Post autor: bolek_i_lolek »

aldona.sss pisze: a ja wrzuce wyrok i ugode, trudno wszyscy dowiedza sie kim jestem jak sie nazywam i co robie ale trudno mam juz tego dosyc powaznie zastanawiam sie nad przslaniem wyroku do mediow i portali internetowych bo chyba czas najwyzszy zeby zaczelo sie otwarcie mowic o oszustwach dokonywanych przez borkerow tak jak bylo w mojej sprawie

aha i nie zapomnij tu wrzucic tych dowodow o ktorych mowiles o uzytkowniku mariandola ze jest przedstawicielem borka i ty takie dowody masz, czekamy...
Ugody nie ma po co wrzucać bo ona ma klauzulę poufności zapewne. Ale z tego co zrozumiałem posty Aldony, chodziło o mForex. Chyba że się mylę.
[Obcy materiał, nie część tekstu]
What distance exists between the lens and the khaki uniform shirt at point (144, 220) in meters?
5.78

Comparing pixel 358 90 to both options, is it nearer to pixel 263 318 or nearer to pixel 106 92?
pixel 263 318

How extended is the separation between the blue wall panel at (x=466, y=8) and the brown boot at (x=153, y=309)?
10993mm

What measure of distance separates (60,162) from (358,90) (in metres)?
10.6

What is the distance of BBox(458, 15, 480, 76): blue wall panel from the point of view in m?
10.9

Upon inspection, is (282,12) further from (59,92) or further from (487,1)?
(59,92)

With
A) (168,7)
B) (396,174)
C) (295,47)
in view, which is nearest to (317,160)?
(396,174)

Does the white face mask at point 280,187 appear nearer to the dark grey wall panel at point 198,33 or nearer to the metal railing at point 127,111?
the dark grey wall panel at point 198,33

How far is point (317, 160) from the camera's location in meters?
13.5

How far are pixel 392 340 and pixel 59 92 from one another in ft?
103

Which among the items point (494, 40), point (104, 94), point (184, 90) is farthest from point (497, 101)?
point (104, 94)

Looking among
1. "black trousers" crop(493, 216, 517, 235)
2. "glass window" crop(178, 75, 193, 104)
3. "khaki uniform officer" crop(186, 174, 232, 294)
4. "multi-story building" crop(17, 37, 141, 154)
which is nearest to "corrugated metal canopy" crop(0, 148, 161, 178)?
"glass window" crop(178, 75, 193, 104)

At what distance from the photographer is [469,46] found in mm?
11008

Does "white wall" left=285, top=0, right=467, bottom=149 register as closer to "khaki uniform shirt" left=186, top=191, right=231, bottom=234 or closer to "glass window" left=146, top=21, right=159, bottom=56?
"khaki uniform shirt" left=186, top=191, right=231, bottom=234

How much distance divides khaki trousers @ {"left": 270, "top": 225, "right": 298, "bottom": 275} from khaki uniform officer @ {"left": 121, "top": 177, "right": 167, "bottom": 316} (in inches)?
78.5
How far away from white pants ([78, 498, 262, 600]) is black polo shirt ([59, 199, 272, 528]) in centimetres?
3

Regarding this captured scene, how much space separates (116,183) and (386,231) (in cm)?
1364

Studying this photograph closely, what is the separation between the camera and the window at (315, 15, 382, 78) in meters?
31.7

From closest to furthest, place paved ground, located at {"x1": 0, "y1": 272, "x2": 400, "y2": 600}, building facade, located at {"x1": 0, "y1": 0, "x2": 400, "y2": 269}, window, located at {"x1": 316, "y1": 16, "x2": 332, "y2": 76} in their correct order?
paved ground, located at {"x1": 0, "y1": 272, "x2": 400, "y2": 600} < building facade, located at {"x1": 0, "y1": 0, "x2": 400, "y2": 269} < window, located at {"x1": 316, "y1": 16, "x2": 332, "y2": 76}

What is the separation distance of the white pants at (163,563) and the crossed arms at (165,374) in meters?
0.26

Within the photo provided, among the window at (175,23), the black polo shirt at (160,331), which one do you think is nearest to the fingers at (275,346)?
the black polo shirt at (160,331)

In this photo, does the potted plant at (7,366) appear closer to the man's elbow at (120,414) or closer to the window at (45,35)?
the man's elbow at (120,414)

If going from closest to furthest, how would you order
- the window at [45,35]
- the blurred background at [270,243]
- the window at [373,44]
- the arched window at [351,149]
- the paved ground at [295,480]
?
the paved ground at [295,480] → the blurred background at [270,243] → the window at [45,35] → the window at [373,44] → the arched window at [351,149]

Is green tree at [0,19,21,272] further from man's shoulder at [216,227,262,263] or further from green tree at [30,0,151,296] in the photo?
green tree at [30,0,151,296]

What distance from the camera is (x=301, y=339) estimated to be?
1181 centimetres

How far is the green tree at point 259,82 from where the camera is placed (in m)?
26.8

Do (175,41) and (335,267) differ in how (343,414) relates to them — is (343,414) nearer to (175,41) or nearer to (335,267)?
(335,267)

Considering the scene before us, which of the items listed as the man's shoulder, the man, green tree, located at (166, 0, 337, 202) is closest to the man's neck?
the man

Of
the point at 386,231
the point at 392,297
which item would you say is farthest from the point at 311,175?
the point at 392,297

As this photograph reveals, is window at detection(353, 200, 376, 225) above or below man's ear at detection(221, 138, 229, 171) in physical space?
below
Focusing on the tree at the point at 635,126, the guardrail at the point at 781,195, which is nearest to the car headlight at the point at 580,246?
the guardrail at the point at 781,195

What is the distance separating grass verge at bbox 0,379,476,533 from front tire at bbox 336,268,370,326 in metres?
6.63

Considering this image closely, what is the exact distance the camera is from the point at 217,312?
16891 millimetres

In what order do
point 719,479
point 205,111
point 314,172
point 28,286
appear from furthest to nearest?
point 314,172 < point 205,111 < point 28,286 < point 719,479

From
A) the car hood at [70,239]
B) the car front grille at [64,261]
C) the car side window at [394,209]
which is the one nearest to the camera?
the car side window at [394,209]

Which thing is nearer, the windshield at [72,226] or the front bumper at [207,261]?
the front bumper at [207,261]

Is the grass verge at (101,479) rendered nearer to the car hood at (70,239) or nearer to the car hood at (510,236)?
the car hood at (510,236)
Yoptrader, brokerzy czasem przegrywają w sądach - nie jest to nic nadzwyczajnego. Ogólnie Forex to śmierdzący biznes polegający na wyciąganiu kasy od nie znających się w ogóle na ekonomii czy finansach zwykłych ludzi. Zachęca się ich głupimi reklamami, obietnicą zawsze dostępnej płynności (zob. Saxo Bank, który już tą reklamę ze swojej strony zdjął po interwencji duńskiego nadzoru), itd. Kasa od tych ludzi płynie sobie spokojnie i stale do brokera. Regularnie, w długim terminie zarabia na Forexie może kilka osób na tysiąc. A tych którzy sami się nie wykończą swoimi transakcjami, wykończy broker bo niedozwolone klauzule w umowie mu na to pozwalają. Wystarczy że coś pójdzie nie po jego myśli - np. awaria systemu transakcyjnego, źle się zabezpieczy na rynku. UOKiK powinien się faktycznie zająć poważnie całą branżą FX w Polsce. Dziki zachód. Trzeba to trochę ucywilizować. Przynajmniej te zapisy w umowach, które mówią ze broker może wszystko a klient może nic. KNF ma wszystko w poważaniu, ale do tego już się przyzwyczailiśmy.
W sądzie można wygrać, można przegrać. Takie jest życie. Jeżeli ktoś nie ma nic do stracenia jak Aldona, albo b. duży debet, nie ma raczej innego wyjścia niż sądzić się z brokerem. Jeżeli ktoś ma malutki debet może wynegocjować jakąś sensowną ugodę i zapłacić. Wszystko zależy od indywidualnej sytuacji i każdy musi sobie zrobić chłodną kalkulację. Bez emocji bo wiadomo że w takiej sytuacji brokera się uważa za ostatniego chu... i sku......a 2-3 lata procesu będzie kosztowało sporo zdrowia - to też trzeba wziąć pod uwagę.
Nie ma co się emocjonować w tej dyskusji i przerzucać wyzwiskami kto jest trollem, a kto nie. Spróbować podejść chłodno do tematu. Myślę że fajnym pomysłem mogłoby być wydanie książki pt. np. "Jak stracić wszystko na Forex", albo "Przygody z brokerami Forex". Same zalety:
- można zarobić na tym trochę kasy,
- dokopać brokerom bo straciliby trochę klientów,
- ostrzec nieświadomych ludzi żeby nie dotykali Forexu
Jakby ktoś miał taką inicjatywę, chętnie się przyłączę :D
Może tylko byłoby to niesprawiedliwe wobec brokerów którzy mają odrobinę przyzwoitości i jakiejś etyki i np. wyzerowali ludziom kosmiczne debety, mimo że sami na tej sytuacji stracili.